Why Is Toyota Planning to Halt Indiana Camry Production?

camry hybrid

As business ramps up for every automaker operating in the United States, factory capacity is becoming a concern for Toyota (NYSE:TM) and Subaru (FUJHY.PK). The need for Subaru to increase production volumes in the U.S. may be behind the decision by Toyota to end Camry production in the Subaru of Indiana Automotive plant at the end of the current contract, which was reported by Louisville’s Journal-Courier.

Toyota, which owns 16.5 percent of Subaru as the top shareholder, has produced the Camry in Subaru’s Indiana plant for over six years. According to the Journal-Courier, that relationship will end when this model Camry phases out for the next generation, which is expected by 2017. Since SIA plant workers will begin manufacturing the Impreza around that time, the company does not expect the changes to affect the workforce.

Subaru’s need for more capacity follows its impressive run of five consecutive years of record sales volumes. Sales were up 32 percent in October when matched against last year’s figures, part of a gain of 28 percent for the entire year thus far. Despite its successful partnership with Toyota in the Scion FR-S and the BRZ carrying its own badge, Subaru has its own business to expand.According to Automotive News, Toyota’s ending Camry production in Indiana could be a gift to Subaru in the form of added capacity, though the blessing would become something of a burden for Toyota as it tries to find a space and workforce capable of assembling 100,000 Camrys.

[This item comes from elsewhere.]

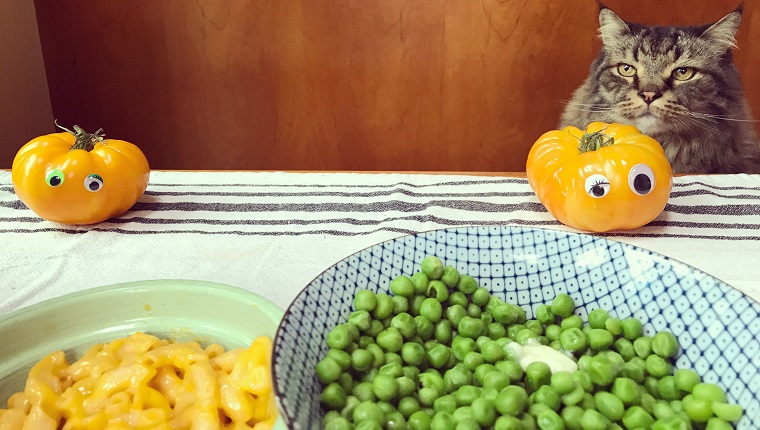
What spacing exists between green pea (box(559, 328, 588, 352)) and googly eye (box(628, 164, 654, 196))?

At the same time, its interest in Subaru would account for the accommodating move by Toyota. Though Toyota has posted an increase of 8 percent through October when matched against 2012 figures, the more rapid expansion of Subaru suggests there is more to gain in investing additional resources in the automaker. The Subaru Outback and Forester are the best selling vehicles made by the brand owned by parent company Fuji Heavy Industries.

Since Subaru is bringing Impreza production to the Indiana plant, the number of workers needed will likely remain the same, SIA’s vice president told the Journal-Courier. Employees now used to assembling the Camry will learn the Subaru-badged vehicle prior to the plant’s change of the guard.